■ PROBLEM TO WORK ON
Gather every line in the records below that contains the word "further" and copy each one out. Letter case counts.

■ EXCERPTED DATA
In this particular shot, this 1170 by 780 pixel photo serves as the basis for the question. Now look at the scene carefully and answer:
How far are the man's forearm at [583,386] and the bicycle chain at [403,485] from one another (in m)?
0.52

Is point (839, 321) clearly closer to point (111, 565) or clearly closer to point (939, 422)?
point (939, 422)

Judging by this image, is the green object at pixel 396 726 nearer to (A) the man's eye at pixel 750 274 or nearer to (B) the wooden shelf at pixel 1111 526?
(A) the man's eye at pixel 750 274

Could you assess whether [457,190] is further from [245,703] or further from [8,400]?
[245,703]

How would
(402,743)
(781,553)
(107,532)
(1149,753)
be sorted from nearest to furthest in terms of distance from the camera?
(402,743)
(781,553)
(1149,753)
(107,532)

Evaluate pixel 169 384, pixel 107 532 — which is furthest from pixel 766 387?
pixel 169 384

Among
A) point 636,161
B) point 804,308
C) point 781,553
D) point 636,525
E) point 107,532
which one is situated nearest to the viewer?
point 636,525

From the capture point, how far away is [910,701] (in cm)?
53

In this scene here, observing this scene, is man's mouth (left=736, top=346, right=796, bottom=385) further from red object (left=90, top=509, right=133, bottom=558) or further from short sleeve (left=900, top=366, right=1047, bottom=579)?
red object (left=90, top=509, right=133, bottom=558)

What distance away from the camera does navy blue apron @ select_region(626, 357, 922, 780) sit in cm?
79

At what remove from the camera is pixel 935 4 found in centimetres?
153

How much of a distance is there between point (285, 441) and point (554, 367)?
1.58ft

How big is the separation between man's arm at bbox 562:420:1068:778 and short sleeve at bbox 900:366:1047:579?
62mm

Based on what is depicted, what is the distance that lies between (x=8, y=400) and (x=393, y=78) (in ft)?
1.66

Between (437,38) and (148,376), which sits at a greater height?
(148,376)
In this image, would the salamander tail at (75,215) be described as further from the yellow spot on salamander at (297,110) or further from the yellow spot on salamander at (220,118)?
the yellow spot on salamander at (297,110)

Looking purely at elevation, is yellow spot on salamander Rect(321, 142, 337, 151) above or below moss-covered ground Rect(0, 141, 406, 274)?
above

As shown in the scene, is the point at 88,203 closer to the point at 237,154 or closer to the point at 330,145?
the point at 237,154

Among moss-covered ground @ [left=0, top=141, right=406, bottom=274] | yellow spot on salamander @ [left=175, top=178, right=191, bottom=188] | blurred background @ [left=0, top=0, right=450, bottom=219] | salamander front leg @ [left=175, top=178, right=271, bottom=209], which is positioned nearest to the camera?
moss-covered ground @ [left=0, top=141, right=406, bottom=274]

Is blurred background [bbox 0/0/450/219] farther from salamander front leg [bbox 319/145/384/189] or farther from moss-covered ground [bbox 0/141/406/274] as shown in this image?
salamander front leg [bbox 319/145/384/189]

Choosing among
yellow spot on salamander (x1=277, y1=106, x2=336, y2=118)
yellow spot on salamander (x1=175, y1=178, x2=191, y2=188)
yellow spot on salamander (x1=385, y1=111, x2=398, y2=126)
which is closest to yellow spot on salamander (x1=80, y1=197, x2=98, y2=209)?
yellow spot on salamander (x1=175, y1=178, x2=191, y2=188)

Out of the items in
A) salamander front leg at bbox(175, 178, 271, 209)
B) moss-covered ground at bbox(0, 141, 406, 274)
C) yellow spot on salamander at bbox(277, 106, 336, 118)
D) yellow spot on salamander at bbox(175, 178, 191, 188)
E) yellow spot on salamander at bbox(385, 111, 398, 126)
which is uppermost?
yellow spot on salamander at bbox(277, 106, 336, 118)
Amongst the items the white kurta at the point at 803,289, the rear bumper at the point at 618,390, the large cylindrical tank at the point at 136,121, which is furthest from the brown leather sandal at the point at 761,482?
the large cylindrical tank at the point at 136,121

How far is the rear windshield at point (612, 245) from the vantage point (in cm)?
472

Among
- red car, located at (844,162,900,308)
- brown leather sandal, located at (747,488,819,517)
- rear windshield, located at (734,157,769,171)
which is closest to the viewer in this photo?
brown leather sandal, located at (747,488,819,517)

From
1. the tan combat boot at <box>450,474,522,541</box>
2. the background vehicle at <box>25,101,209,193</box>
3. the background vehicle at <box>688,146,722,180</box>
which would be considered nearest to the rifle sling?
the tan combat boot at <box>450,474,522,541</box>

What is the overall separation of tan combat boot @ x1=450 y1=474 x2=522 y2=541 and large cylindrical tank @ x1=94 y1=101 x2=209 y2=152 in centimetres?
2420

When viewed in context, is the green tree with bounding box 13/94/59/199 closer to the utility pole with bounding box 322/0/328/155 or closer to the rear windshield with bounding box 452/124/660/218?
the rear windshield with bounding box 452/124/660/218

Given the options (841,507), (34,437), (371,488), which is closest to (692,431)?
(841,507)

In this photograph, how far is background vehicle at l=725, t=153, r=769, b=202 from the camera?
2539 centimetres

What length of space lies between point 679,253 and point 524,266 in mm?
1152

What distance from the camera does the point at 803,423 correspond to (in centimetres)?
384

---

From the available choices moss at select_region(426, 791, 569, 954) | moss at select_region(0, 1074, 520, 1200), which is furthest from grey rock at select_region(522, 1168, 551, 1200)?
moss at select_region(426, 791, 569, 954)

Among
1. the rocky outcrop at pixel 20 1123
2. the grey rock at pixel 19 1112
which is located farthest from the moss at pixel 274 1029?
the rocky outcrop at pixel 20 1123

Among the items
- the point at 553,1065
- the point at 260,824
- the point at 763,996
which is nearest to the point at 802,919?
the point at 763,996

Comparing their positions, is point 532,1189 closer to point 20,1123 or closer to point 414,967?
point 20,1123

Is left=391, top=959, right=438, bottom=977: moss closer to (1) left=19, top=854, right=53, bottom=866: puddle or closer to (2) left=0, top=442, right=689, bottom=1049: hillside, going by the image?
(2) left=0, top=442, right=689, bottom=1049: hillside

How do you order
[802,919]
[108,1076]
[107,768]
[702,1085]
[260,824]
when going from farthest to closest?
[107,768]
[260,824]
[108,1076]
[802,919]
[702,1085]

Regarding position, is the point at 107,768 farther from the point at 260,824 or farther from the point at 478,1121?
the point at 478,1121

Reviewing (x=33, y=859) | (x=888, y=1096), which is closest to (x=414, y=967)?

---

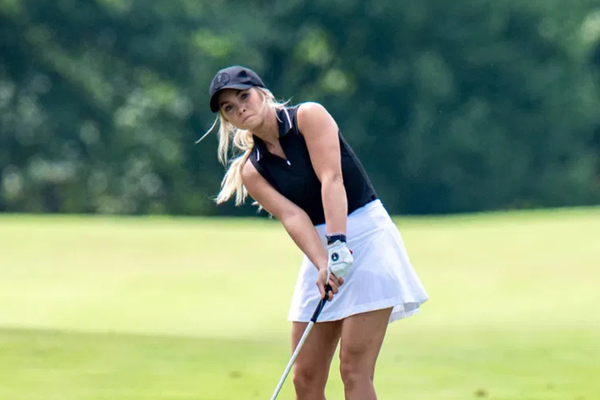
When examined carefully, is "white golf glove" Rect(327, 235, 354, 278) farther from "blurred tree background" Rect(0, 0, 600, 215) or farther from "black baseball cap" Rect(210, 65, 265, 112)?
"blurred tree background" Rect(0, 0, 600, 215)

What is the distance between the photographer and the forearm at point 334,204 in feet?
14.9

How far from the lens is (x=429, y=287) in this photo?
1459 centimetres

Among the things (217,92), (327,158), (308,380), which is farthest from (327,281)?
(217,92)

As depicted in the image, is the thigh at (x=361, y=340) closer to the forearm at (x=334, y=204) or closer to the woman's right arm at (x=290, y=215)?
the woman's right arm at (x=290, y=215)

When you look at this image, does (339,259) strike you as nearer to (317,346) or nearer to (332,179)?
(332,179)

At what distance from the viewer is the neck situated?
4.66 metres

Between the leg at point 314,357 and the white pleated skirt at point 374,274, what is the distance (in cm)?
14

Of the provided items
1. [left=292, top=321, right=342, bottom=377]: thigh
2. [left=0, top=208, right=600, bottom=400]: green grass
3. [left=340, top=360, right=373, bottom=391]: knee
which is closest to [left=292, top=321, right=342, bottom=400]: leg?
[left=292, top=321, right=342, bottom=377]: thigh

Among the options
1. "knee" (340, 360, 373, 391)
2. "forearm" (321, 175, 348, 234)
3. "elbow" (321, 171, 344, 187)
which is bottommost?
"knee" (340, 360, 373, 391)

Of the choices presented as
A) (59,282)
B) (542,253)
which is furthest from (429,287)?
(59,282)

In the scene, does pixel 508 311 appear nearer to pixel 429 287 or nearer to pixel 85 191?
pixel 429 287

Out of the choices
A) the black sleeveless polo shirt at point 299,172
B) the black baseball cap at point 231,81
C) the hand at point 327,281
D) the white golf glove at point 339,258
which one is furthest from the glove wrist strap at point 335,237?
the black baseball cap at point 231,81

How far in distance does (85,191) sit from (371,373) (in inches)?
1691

■ IN RESPONSE
Could you assess whether [457,190] is further from [245,703] or further from [8,400]?
In this scene here, observing this scene, is man's mouth (left=736, top=346, right=796, bottom=385) further from red object (left=90, top=509, right=133, bottom=558) or further from short sleeve (left=900, top=366, right=1047, bottom=579)?
In this image, would the salamander tail at (75,215) be described as further from the yellow spot on salamander at (297,110) or further from the yellow spot on salamander at (220,118)?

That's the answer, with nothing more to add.